長期金利が過去最低更新、今後はどうなる?

日銀マイナス金利深掘り警戒再浮上

 6月10日、10年最長期国債利回り(長期金利)<JP10YTN=JBTC>が、約2カ月ぶりに過去最低を更新した。写真は都内で2010年8月撮影(2016年 ロイター/Yuriko Nakao)

[東京 10日 ロイター] - 10年最長期国債利回り(長期金利)<JP10YTN=JBTC>が10日、約2カ月ぶりに過去最低を更新した。欧州連合(EU)からの離脱の是非を問う英国民投票への警戒感や、世界的な景気懸念に加え、日銀がマイナス金利幅を拡大しつつ追加緩和に踏み切るとの観測が市場で再浮上し、金利低下圧力が強まった。

思惑呼ぶMUFG系証券の大量落札

国内銀行最大手の三菱東京UFJ銀行が「国債市場特別参加者(プライマリーディーラー、PD)から離脱する方針が明らかになった翌日の9日、5年国債入札における系列の三菱UFJモルガン・スタンレー証券の落札額に、市場参加者は度肝を抜かれた。

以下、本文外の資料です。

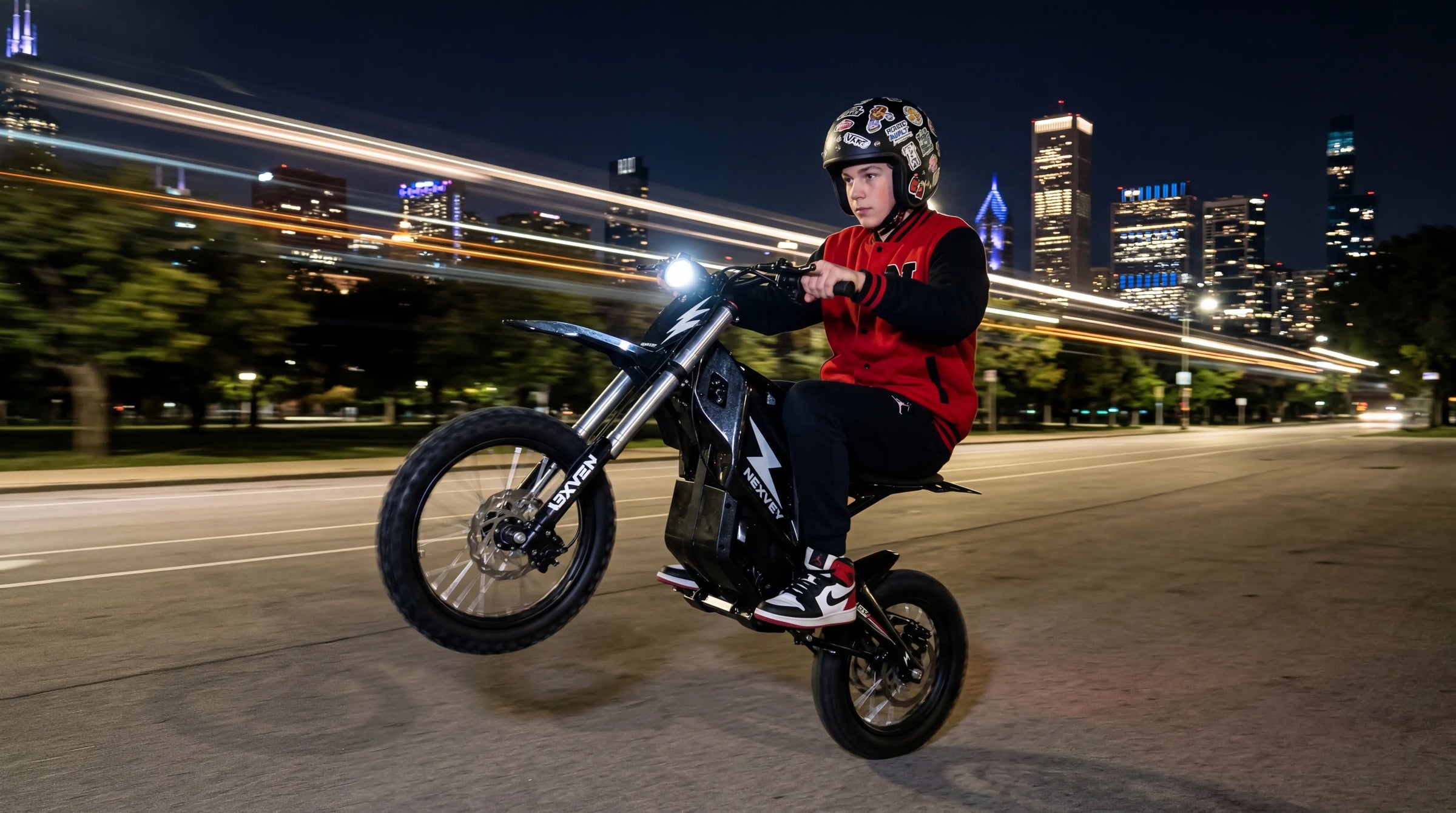 A teenager wearing a helmet and red varsity jacket performing a wheelie on a NEXVEY electric dirt bike at night with a city skyline background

市場筋によると、同証券の落札額は1兆2000億円と、発行予定額(2兆4000億円)の約半分。国債入札において、入札参加者の応札は発行予定額の2分の1に制限されており、三菱UFJMSは単純計算で応札限度額いっぱいの規模を落札した計算だ。

落札利回りは、最高がマイナス0.230%、平均がマイナス0.232%と5年債入札として過去最低を記録した。マイナス金利を積極的に買い進む国内投資家は少ないとみられていたが、「今後、一段と金利が低下するという確信がないと、1.2兆円の金額を落札することは難しい」と、外資系証券の債券関係者は驚きを隠せない。

三菱東京UFJ銀のPD離脱方針が明らかになった8日は、マーケットで日銀のマイナス金利「封印」観測が台頭した。他のメガバンクもPDを辞退するようになれば、国債市場が混乱するリスクが高まる。それを日銀が回避するために、マイナス金利の「深掘り」を当面回避するとの見方だ。

ただ、9日の5年債入札後の動向を見て、今度はマイナス金利の深掘りを含めた日銀追加緩和の思惑が、一転して高まっていった。